Parliament of Nepal
- Long title An act made to provide for copyright. ;
- Citation: Act No. 8 of 2059 (2002)
- Enacted by: Parliament of Nepal
- Enacted: 15 August 2002
- Royal assent: 15 August 2002
- Commenced: 15 August 2002

Amended by
- Some Nepal Acts relating to Export and Import and Intellectual Property Act, 2063 (2006)

= Copyright law of Nepal =

Copyright law in Nepal

The Copyright law of Nepal governs copyright, the right to control the use and distribution of artistic and creative works in Nepal and also encourages the creation of art and culture by rewarding authors and artists with a set of exclusive rights.
It is embodied in the Copyright Act, 2059 (2002), the Copyright Rule, 2061 (2004) and their amendments. Nepal Copyright Registrar's Office handles copyright registration, recording of copyright transfers and other administrative aspects of copyright law. In Nepal, the Copyright Act of 2059 B.S. defines a “Copyright Work” as any original and intellectual work in literature, art, science, or any other field. The author of such a work is known as the Copyright Owner and is entitled to various rights, including Economic Rights, Moral Rights, and Royalty Rights.

The Copyright Act, 2002 (प्रतिलिपि अधिकार ऐन, २०५९) was enacted by Parliament of Nepal and came into force on 15 August 2002. It repealed the previous Copyright Act, 2022 (1965).

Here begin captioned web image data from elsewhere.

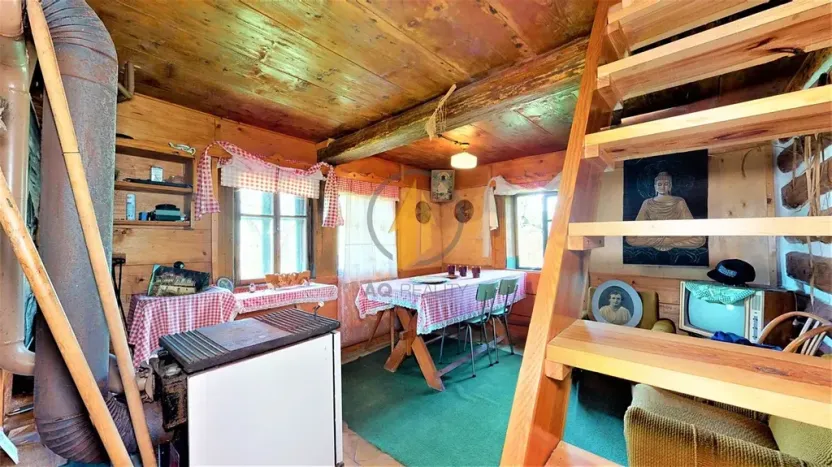 Prodej rodinného domu, Stará Paka, 199 m2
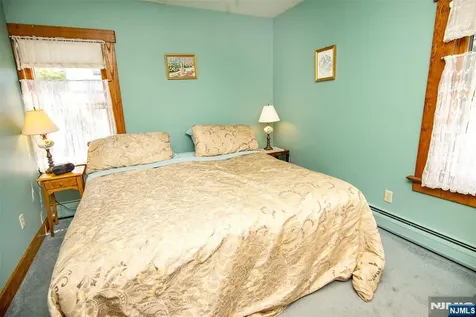 116 W Quackenbush Avenue Dumont NJ 07628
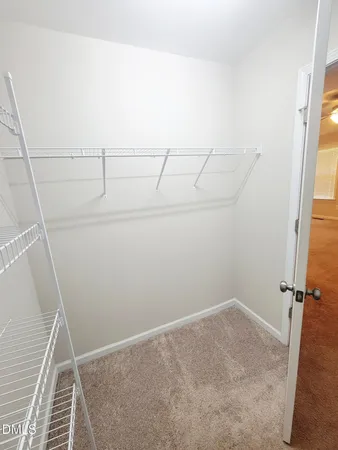 $1,895 | 646 Santa Gertrudis Drive, Clayton, NC 27520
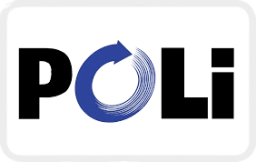 POLi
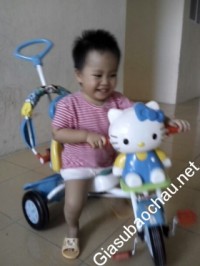 Gia sư giỏi Đại học Ngoại Ngữ - Đại học Đà Nẵng chuyên dạy kèm môn Toán, Vật lý, Tiếng Anh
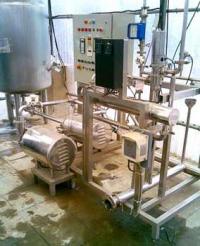 Manufacturers Exporters and Wholesale Suppliers of Water Distribution System  MT  WDS  01 Mumbai Maharashtra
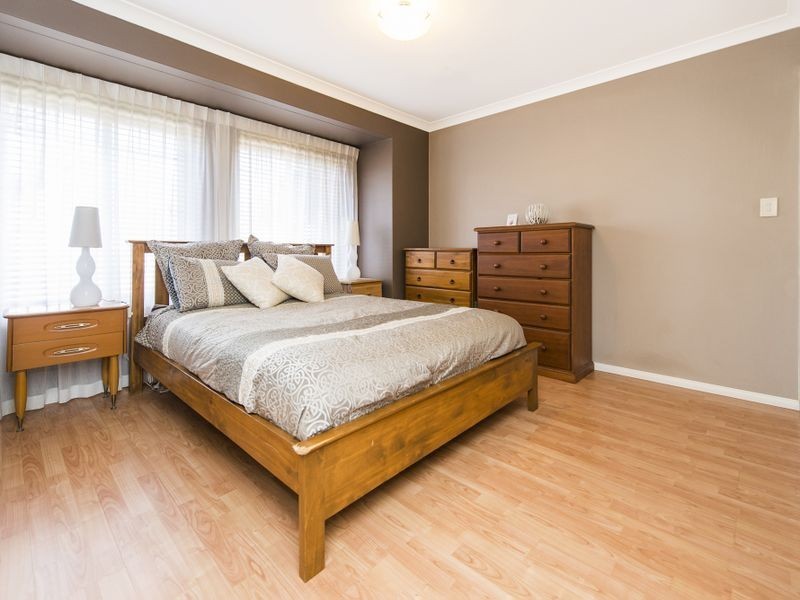 80 Shannon Ramble, Gosnells WA 6110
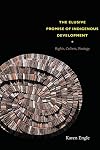 The Elusive Promise of Indigenous Development: Rights, Culture, Strategy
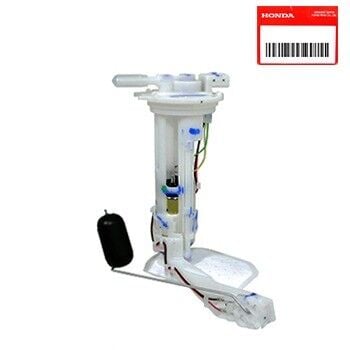 PCX 125 Benzin Pompası Şamandıra Komple Orjinal 2021-2025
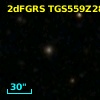 2dFGRS TGS559Z286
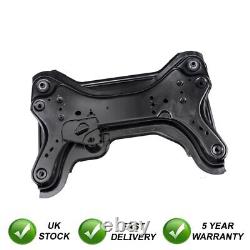 Front Subframe Crossmember Front SJR Fits Renault Trafic Vauxhall Vivaro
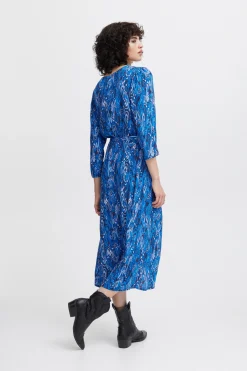 IRVIVIANE Robe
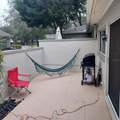 6257 Dewdrop Way - Photo 3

Nepal also has a trademark regime in Nepal embodied in the Patent, Design and Trademark Act, 2022 (1965) whereby a person can obtain ownership of the trademark for their business by registering it within the Department under Section 18 of the Act. However, the business must either be registered under the Department of Small and Cottage Industries or Department of Industry. Patent law in Nepal provides legal protection for inventions and innovations. It grants inventors exclusive rights to their creations for a specified period. The Patent, Design and Trade Mark Act, 2022 (1965) governs patent law in Nepal.

==Economic rights==
According to the law, the owner of copyright shall have the exclusive right to reproduce, translate, revise or amend, sell, distribute or rent, broadcast or communicate the work to the general public. These rights are given for one time, it cannot be reissued once the duration is over.

==Moral rights==
The author is entitled for his lifetime, irrespective of the validity of the copyright, to get his/her name mentioned in copies of the work or in his/her work where it is used publicly and to make necessary amendment or revision in the work.

==Duration of copyright==
- Sound recording, broadcasting and performance -up to 50 years from the date of first publication
- Art and photographs- up to 25 years from the date of first publication
- Books - up to 50 years from the death of last surviving author

==Reproduction==
- Reproduction is allowed freely for educational purposes with citation to the source.